§ **Written exercise**: From the San Joaquin Church passage below, extract the portion that runs from "In the 1980s" up to and including "integrity and authenticity.", copied word for word.

The San Joaquin Parish Church (Spanish: Iglesia Parroquial de San Joaquin), commonly known as San Joaquin Church, is a Roman Catholic Church in the municipality of San Joaquin, Iloilo, Philippines within the jurisdiction of the Roman Catholic Archdiocese of Jaro. It is largely known for its pediment featuring a military scene, the Spanish victory over the Moors in the Battle of Tétouan. The church was declared a National Cultural Treasure by the National Museum of the Philippines.

History 
The construction of San Joaquin Church was completed in 1869 during the Spanish colonization era by Augustinians. The convent of the San Joaquin Church was left in ruins after the World War II leaving its noted well and kiln which were used for baking.

The then National Historical Institute marked the church as a National Historical Site in 1980 pursuant to Presidential Decree No. 260 of 1973 and Presidential Decree No. 375 of 1974.

In the 1980s the church structure underwent renovations. The side and back walls and the altar area was reinforced by cement by local priest which according to heritage conservationists caused the loss of the structure's integrity and authenticity. 

The structure was declared a National Cultural Treasure (NCT) by the National Museum of the Philippines (NMP) in 2001. The declaration also covers the convent ruins of the church complex.

§ **Data provided**:
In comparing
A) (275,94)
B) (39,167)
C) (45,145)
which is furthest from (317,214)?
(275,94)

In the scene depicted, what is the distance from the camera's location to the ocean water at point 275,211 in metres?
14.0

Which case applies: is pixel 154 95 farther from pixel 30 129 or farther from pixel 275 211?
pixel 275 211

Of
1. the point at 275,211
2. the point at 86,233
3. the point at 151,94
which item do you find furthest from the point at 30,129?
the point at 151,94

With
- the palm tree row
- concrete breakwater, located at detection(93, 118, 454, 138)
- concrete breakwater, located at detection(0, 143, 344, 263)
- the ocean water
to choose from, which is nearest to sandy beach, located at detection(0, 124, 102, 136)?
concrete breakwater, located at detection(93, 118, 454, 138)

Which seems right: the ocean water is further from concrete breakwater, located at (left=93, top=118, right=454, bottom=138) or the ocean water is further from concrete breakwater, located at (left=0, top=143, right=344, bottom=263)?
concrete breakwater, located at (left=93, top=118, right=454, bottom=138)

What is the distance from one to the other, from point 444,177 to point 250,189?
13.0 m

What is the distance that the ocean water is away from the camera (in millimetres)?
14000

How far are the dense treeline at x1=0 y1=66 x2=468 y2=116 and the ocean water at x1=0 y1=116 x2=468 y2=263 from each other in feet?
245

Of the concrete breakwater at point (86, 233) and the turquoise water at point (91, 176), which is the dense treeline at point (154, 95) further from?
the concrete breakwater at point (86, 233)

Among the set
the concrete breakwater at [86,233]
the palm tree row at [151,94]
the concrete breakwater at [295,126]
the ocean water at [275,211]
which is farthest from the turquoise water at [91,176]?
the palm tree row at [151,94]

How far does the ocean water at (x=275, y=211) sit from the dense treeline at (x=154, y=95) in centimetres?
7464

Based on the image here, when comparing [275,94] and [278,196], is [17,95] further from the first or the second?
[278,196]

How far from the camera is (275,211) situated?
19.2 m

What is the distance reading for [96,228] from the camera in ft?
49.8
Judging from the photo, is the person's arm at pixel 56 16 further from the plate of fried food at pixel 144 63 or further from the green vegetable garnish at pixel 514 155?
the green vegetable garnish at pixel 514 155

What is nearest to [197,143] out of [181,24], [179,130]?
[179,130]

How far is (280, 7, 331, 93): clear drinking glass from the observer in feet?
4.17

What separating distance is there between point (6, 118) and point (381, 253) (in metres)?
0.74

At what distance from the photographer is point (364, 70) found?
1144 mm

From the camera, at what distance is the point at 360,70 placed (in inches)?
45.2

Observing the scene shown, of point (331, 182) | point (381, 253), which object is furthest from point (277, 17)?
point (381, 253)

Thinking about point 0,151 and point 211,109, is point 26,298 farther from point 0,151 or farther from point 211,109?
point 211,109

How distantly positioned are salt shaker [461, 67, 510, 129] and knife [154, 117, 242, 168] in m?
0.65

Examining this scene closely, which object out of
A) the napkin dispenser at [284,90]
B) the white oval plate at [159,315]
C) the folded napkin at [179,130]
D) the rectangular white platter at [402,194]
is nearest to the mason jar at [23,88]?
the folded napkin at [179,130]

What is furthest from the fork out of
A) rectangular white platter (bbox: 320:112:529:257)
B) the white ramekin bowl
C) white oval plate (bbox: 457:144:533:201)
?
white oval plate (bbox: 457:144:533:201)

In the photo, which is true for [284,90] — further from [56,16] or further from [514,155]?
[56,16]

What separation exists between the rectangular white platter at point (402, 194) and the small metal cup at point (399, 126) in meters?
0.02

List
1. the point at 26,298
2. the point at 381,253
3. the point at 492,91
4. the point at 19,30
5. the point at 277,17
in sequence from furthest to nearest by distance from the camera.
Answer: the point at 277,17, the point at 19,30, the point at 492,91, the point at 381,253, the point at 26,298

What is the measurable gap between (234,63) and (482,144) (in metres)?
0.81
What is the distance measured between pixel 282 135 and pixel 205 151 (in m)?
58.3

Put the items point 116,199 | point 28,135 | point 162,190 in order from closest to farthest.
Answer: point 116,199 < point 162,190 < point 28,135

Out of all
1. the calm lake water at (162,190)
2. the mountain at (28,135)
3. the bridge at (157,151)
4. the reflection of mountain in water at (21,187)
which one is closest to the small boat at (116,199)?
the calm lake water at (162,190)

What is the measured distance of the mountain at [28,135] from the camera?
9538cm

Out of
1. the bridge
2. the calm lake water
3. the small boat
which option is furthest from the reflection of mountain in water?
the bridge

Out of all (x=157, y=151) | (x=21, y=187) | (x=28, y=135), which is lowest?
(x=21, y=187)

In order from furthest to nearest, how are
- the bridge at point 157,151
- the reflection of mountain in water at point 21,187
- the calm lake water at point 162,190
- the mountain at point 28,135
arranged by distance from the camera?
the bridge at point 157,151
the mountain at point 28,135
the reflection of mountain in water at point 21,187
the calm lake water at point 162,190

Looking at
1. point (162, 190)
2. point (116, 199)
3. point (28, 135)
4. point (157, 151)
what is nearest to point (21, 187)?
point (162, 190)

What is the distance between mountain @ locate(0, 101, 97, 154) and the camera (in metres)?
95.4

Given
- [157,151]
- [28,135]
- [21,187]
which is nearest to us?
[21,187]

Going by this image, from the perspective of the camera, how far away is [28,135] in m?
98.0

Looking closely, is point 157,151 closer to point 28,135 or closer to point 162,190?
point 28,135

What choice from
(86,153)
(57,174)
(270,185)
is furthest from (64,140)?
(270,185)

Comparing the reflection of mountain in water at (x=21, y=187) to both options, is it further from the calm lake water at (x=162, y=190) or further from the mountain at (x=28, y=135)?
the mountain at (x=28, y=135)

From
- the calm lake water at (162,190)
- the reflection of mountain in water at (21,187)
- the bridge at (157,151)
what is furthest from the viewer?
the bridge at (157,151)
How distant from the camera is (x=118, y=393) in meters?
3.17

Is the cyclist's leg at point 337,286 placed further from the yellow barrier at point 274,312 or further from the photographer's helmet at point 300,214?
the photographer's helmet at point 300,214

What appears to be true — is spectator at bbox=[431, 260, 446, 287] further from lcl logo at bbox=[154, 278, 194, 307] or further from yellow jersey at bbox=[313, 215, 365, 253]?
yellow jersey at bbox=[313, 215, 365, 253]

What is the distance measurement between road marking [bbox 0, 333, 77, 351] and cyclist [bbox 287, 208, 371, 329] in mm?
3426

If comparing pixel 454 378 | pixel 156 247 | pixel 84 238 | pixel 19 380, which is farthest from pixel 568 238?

§ **Task response**:
In the 1980s the church structure underwent renovations. The side and back walls and the altar area was reinforced by cement by local priest which according to heritage conservationists caused the loss of the structure's integrity and authenticity.